History

Great Britain
- Name: Earl of Chesterfield
- Namesake: Earl of Chesterfield
- Owner: Thomas Newte
- Operator: British East India Company
- Builder: Perry, Blackwall
- Launched: 13 March 1781
- Fate: Sold for breaking up 1794

General characteristics
- Tons burthen: 810, or 81058⁄94 (bm)
- Length: Overall:143 ft 4+1⁄4 in (43.7 m); Keel:115 ft 8+1⁄2 in (35.3 m);
- Beam: 36 ft 3+1⁄2 in (11.1 m)
- Depth of hold: 15 ft 1 in (4.6 m)

= Earl of Chesterfield (1781 EIC ship) =

Earl of Chesterfield was launched in 1781 as an East Indiaman. She made four voyages for the British East India Company (EIC) before she was sold in 1794 for breaking up.

==Career==

1st EIC voyage (1781–1786): Captain Bruce Boswell sailed from Plymouth on 26 June 1781, bound for Madras, Bengal, Bombay, and China. Earl of Chesterfield reached St Helena on 18 November, and arrived at Madras on 31 March 1782. She arrived at Kedgeree on 17 September. She was at Madras again on 28 November before returning to Kedgeree on 2 February 1783. She was at Calcutta on 12 July. A dispatch from Fort Saint George (Madras), dated 10 August 1783, stated that Earl of Chesterfield, , and Latham would be obliged to return to Bengal, but did not specify why. A letter from Captain Boswell dated at Bengal in November reported that Earl of Chesterfield had developed a leak four days sail from Bengal and had been obliged to put back. She had been hove down and would resume her voyage.

She was at Culpee (on the Hooghly River on 18 November and Colombo on 13 December, before arriving at Bombay on 16 February 1784. She visited Anjengo on 4 April and returned to Bombay on 5 June. She then sailed for China on 3 August in company with . Earl of Chesterfield reached Malacca on 15 September and Batavia on 12 December. She sailed from Batavia on 15 June 1785 and arrived at Whampoa Anchorage on 18 July. Homeward bound, she sailed from Whampoa on 1 December, reached St Helena on 17 March 1786, and arrived back at Gravesend on 24 June.

The EIC dismissed Boswell from command for inefficiency but a court-martial reinstated him on 9 October 1788 after all-day balloting.
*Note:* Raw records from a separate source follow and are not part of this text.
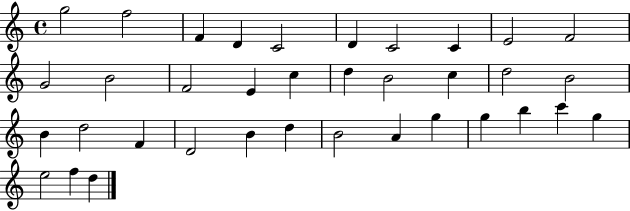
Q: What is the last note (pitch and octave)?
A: D5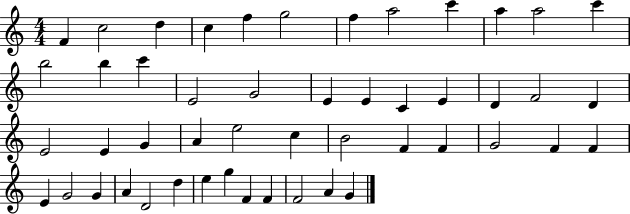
{
  \clef treble
  \numericTimeSignature
  \time 4/4
  \key c \major
  f'4 c''2 d''4 | c''4 f''4 g''2 | f''4 a''2 c'''4 | a''4 a''2 c'''4 | \break b''2 b''4 c'''4 | e'2 g'2 | e'4 e'4 c'4 e'4 | d'4 f'2 d'4 | \break e'2 e'4 g'4 | a'4 e''2 c''4 | b'2 f'4 f'4 | g'2 f'4 f'4 | \break e'4 g'2 g'4 | a'4 d'2 d''4 | e''4 g''4 f'4 f'4 | f'2 a'4 g'4 | \break \bar "|."
}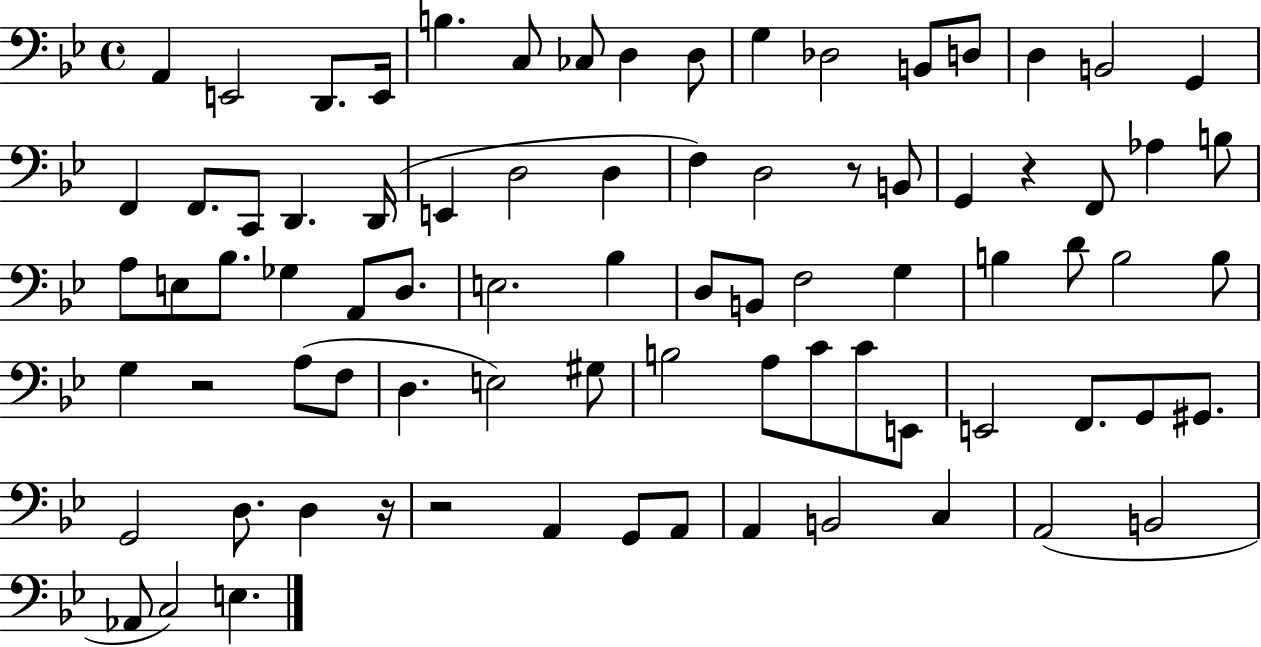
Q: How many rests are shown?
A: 5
2nd EIC voyage (1787—1788): Captain John Cranstoun sailed from the Downs on 19 February 1787, bound for St Helena and Bencoolen. Earl of Chesterfield reached St Helena on 11 May and arrived at Bencoolen on 29 August. She was at Pulau Pisang on 7 December. (Note: Pisang or Pulau Pisang,, an island off the south coast of Sumatra, between Benkulen and Bengkunat (Bencoomat).) She was at the Cape on 8 February 1788, reached St Helena on 28 February, and arrived back at Blackwall on 1 June.

3rd EIC voyage (1789—1790): Captain Henry Burges sailed from Falmouth on 8 April 1789, bound for Madras, Bencoolen, and Bengal. Earl of Chesterfield reached Madras on 27 July and Bencoolen on 29 September. She arrived at Diamond Harbour on 3 December. Homeward bound, she was at Saugor on 28 January 1790. She was at Madras on 11 March, reached St Helena on 16 July, and arrived at Long Reach on 14 September.

4th EIC voyage (1793–1794) Captain Burges sailed from Torbay on 14 January 1793, bound for Bombay and China. Earl of Chesterfield reached Bombay on 17 May and arrived at Whampoa on 12 September. Homeward bound, she crossed the Second Bar on 19 November and reached St Helena on 22 April 1794. She was at Galway Bay on 20 July and arrived back at Long Reach on 30 August.

==Fate==
Earl of Chesterfield was sold in 1794 for breaking up.